### DATA FOR PROCESSING
***

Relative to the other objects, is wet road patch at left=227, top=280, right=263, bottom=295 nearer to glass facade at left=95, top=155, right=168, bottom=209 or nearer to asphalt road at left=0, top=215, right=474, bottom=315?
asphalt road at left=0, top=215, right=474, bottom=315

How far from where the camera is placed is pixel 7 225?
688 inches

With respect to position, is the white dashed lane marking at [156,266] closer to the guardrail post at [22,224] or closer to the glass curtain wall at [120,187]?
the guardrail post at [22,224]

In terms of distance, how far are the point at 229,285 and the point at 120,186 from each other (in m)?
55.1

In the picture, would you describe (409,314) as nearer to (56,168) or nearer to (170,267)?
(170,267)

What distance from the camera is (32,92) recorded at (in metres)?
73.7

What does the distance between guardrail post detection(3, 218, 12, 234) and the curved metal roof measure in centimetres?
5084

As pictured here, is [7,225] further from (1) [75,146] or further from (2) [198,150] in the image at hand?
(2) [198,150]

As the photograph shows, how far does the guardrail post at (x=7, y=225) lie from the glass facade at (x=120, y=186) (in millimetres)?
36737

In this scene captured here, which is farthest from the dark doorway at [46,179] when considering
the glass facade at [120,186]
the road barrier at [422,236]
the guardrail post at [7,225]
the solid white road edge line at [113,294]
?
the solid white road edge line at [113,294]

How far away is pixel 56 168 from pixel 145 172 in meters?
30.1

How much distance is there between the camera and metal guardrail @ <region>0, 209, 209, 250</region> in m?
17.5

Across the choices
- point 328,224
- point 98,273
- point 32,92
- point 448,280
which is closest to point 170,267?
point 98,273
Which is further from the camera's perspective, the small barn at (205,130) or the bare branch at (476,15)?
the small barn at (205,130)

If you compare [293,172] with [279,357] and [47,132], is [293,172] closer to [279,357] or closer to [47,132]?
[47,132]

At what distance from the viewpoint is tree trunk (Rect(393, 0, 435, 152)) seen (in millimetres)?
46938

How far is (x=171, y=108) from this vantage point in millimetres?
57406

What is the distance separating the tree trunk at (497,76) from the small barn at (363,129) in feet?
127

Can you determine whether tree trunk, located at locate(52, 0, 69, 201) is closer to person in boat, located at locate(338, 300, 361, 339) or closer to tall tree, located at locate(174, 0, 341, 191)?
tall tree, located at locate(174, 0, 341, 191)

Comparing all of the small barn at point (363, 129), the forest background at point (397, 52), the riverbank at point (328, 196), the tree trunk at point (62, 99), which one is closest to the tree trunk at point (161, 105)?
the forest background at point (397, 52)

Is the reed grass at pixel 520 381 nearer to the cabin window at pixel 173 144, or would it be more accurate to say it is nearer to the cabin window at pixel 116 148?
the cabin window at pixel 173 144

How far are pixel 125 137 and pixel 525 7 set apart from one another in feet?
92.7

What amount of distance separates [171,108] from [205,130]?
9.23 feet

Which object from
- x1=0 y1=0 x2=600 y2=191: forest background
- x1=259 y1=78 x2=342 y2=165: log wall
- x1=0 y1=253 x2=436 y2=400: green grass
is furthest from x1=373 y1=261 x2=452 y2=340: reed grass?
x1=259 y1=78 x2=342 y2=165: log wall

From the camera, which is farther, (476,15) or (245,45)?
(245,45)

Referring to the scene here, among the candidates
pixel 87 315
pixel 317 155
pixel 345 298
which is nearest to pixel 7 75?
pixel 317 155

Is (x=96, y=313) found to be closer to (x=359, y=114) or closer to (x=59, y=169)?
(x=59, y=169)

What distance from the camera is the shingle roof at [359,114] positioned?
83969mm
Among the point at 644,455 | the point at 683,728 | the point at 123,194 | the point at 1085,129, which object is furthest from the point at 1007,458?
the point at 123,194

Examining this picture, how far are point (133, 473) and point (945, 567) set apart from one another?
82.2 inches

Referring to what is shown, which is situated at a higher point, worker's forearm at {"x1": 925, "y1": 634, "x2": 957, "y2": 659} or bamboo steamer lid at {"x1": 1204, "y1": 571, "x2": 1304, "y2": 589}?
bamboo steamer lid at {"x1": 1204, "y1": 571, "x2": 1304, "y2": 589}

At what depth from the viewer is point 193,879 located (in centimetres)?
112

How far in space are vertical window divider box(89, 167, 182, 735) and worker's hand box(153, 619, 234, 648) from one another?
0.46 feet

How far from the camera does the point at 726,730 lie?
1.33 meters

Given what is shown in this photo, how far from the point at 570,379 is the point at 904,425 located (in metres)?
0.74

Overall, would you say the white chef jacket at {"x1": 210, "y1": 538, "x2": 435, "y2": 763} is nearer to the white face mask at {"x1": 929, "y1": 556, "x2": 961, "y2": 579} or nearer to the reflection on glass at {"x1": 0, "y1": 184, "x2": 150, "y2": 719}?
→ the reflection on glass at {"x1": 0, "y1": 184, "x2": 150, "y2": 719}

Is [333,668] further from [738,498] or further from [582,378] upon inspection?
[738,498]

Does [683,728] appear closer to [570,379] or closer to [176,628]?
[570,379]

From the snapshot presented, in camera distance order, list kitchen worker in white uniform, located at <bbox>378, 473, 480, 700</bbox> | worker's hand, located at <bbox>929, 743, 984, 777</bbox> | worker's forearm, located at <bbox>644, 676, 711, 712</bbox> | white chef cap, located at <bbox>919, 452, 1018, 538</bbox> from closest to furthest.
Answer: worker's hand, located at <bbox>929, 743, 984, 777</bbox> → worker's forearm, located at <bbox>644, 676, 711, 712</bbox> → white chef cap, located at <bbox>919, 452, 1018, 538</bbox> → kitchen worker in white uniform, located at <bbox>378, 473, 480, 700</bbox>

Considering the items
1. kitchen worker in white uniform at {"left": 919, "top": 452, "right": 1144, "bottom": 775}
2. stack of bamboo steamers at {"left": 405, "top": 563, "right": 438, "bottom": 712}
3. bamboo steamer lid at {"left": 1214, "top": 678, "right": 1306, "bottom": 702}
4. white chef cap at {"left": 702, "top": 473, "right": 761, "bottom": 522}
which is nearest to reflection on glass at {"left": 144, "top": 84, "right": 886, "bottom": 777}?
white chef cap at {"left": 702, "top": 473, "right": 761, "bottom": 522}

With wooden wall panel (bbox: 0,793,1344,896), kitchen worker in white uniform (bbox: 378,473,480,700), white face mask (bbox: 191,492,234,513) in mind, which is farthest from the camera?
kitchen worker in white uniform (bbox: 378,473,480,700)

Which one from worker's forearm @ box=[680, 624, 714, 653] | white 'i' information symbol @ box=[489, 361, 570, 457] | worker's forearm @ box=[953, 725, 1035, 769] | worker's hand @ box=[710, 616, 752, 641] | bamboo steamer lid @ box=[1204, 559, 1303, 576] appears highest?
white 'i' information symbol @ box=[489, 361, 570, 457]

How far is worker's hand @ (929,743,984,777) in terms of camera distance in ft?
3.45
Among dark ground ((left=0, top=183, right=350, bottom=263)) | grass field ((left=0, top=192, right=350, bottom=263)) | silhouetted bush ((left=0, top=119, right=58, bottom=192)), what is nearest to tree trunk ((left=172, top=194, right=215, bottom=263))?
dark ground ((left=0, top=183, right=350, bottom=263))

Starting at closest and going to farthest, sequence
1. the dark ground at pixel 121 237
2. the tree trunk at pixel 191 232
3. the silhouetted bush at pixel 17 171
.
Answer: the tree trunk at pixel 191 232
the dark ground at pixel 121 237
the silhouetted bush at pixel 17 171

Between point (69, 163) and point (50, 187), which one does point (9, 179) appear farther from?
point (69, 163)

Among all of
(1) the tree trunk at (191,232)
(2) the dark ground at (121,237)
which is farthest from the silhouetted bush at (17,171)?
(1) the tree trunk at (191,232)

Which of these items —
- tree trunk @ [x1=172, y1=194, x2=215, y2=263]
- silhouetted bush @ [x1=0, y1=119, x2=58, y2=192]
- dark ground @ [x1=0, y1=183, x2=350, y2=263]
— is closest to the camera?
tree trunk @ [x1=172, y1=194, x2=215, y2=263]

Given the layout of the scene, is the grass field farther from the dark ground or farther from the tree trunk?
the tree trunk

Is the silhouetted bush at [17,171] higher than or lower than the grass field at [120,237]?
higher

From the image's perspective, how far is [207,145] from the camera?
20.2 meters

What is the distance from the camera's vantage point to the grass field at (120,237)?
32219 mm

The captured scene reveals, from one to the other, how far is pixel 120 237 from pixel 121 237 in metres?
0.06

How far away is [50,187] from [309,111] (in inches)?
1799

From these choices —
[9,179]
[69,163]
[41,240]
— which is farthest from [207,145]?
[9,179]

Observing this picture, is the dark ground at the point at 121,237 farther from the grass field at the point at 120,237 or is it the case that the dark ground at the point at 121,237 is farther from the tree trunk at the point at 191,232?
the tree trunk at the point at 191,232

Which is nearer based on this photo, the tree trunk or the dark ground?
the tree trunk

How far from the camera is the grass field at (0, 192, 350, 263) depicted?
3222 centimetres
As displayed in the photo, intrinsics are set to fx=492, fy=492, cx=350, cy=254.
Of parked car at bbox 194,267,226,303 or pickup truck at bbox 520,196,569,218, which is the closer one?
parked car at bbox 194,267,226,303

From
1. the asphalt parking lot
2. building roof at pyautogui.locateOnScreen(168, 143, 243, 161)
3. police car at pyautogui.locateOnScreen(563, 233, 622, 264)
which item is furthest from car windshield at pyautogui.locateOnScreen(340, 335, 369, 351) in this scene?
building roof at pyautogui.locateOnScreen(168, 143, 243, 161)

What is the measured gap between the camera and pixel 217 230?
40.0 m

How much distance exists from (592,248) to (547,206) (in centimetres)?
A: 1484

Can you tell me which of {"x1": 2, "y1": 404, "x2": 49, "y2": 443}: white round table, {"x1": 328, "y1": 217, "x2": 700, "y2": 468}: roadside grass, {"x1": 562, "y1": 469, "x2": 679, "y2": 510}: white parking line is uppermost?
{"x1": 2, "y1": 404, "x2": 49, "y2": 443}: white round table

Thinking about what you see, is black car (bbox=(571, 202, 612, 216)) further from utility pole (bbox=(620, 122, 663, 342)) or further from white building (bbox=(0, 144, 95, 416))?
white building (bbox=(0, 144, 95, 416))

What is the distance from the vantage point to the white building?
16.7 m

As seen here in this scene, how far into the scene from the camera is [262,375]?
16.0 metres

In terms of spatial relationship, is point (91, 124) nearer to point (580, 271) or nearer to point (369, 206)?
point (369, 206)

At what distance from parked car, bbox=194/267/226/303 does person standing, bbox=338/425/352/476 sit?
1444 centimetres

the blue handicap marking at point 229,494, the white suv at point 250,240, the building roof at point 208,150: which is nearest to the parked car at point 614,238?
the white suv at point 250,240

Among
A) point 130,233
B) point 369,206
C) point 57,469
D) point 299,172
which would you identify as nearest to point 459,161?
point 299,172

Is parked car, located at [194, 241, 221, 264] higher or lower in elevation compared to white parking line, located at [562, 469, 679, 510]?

***

### TASK TO COMPLETE
Quote, without any change, each line from the one that contains "In terms of spatial" through the end of the material.

### FINAL RESULT
In terms of spatial relationship, is point (91, 124) nearer to point (580, 271) or nearer to point (369, 206)?
point (369, 206)

At what distance from parked car, bbox=194/267/226/303 does person standing, bbox=338/425/352/476 sit?
1444 centimetres

the blue handicap marking at point 229,494, the white suv at point 250,240, the building roof at point 208,150: which is nearest to the parked car at point 614,238?
the white suv at point 250,240

Among
A) point 130,233
B) point 369,206
C) point 57,469
D) point 299,172
which would you identify as nearest to point 459,161?
point 299,172

Is parked car, located at [194, 241, 221, 264] higher or lower in elevation compared to white parking line, located at [562, 469, 679, 510]?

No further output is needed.